Trainload after trainload of national guardsmen pulled into El Paso Sunday, but while many unloaded at the station in the vicinity of El Paso, the great majority were rushed on to points westward to complete concentration on the frontier as rapidly as possible.
The gains of the British and French on first day of great drive were: Drove Germans from four strongly fortified towns and captured every first line trench over a front of sixteen miles; hammered wedge five miles deep through strongest portion of German lines, scattering enemy in headlong flight. Captured a large number of second line German trenches; pounded German trenches as far as the third line into a mass of debris following a seven-day bombardment; surrounded the formidable German position in the town of Fricourt, hemming in the garrison. French troops recapture Thiaumount work at Verdun and village of Curlu, mortars razing German trenches on the Somme.
WESTERN
Three deaths from heat were reported to the police in St. Louis, July 3.

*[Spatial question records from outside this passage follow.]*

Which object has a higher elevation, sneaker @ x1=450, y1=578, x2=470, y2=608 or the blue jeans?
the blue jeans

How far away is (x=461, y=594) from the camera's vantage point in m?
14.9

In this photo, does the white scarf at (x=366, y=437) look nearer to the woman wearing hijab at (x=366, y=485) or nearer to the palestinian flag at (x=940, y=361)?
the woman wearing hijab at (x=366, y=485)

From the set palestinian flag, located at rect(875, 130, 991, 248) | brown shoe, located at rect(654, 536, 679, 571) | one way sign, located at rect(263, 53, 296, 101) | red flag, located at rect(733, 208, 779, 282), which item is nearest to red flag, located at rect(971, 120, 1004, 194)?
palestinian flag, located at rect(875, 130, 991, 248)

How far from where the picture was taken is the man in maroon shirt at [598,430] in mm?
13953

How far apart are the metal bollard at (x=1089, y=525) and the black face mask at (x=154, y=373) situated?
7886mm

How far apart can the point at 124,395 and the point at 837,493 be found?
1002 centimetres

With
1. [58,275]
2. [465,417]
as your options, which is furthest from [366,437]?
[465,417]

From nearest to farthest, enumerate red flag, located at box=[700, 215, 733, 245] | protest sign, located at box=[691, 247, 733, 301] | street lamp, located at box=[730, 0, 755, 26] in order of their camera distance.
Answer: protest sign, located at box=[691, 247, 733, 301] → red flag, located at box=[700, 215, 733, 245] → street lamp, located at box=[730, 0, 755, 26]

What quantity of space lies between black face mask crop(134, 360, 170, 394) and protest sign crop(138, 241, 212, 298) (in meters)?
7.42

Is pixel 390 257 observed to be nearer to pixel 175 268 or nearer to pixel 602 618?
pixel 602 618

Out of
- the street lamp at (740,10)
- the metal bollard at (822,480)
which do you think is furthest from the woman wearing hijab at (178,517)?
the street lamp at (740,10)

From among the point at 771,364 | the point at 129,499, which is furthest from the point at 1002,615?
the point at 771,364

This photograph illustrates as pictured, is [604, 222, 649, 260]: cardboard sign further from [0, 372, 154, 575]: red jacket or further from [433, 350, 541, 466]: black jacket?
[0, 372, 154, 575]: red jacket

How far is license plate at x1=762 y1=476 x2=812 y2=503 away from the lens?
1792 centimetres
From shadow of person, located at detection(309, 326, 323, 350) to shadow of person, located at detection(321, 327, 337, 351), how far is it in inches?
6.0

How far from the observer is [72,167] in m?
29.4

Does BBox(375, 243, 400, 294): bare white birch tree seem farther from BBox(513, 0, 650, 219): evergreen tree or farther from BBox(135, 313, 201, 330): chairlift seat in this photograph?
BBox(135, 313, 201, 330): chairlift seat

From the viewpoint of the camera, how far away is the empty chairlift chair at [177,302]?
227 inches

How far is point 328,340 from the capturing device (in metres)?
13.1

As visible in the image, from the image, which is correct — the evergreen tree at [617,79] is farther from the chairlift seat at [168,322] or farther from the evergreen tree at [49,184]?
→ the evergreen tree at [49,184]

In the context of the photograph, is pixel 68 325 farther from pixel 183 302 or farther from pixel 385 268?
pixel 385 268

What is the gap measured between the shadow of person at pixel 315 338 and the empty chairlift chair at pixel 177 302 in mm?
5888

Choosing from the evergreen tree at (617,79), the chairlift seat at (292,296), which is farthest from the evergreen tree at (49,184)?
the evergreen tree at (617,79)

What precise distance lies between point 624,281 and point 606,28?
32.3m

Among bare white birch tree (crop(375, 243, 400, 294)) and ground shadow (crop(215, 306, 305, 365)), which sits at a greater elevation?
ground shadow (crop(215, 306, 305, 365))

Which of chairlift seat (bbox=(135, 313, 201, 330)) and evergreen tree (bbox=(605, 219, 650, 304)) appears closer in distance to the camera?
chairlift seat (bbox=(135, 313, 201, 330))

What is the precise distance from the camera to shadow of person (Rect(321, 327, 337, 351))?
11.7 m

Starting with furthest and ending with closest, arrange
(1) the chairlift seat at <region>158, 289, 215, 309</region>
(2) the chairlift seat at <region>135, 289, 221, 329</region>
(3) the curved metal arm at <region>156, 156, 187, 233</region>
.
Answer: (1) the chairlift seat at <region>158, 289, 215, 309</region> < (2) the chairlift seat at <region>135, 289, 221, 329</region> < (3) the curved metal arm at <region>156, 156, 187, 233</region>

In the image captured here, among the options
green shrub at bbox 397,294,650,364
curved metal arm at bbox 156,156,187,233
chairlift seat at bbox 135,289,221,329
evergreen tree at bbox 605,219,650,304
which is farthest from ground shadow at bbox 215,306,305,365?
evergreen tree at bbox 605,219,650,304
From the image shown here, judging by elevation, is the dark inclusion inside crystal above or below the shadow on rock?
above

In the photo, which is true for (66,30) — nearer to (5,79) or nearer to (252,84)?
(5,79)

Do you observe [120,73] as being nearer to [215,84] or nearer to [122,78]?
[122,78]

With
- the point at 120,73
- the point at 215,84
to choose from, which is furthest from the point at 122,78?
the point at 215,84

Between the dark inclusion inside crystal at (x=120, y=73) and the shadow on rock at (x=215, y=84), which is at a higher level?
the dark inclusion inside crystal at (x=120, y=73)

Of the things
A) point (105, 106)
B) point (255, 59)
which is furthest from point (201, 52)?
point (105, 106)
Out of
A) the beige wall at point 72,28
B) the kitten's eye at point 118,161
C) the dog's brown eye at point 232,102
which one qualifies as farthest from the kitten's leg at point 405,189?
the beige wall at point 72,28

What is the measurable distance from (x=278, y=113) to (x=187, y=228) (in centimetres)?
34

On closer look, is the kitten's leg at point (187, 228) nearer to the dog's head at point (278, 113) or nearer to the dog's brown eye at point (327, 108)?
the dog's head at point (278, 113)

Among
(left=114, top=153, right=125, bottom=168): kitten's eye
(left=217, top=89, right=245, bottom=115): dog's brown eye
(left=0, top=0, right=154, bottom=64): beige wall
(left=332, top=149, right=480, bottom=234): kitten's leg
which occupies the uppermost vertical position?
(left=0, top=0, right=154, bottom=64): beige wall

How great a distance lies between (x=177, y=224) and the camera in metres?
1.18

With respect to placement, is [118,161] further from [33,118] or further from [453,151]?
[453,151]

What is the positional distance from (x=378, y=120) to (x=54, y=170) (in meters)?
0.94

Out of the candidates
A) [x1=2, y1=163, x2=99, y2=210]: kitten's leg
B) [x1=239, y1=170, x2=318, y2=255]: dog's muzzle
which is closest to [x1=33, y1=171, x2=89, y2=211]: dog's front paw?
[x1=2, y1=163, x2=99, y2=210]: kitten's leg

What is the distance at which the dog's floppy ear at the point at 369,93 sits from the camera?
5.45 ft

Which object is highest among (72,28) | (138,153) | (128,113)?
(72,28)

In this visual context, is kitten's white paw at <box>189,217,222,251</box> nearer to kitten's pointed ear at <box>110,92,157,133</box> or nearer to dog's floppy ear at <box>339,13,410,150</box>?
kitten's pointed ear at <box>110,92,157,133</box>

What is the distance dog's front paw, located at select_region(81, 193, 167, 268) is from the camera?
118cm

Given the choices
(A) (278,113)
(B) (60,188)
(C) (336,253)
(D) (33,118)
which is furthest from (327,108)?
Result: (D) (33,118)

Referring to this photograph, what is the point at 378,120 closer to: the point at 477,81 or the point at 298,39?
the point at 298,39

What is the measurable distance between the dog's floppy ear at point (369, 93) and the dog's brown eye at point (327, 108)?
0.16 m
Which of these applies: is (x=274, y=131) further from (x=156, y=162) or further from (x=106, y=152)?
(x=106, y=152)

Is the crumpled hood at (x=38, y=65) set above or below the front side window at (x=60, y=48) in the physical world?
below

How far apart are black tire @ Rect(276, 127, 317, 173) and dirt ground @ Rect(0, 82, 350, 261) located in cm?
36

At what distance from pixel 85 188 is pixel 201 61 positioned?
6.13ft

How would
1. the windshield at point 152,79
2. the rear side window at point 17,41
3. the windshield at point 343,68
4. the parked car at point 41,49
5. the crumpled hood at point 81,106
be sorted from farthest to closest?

George A. Knight, who in 1908 made the chief speech nominating William Howard Taft, died at San Francisco.
The Fifth and Seventh regiments, National Guard of California, left Sacramento for "somewhere on the border."
Nathaniel Garrett, quartermaster sergeant, Fourteenth regiment, New York National Guard, stationed at Mission, Tex., died suddenly of heart disease.
Reports from the entire country show eight deaths and 190 persons injured as the toll of the Fourth of July celebration, as compared with nineteen killed and 903 injured in 1905.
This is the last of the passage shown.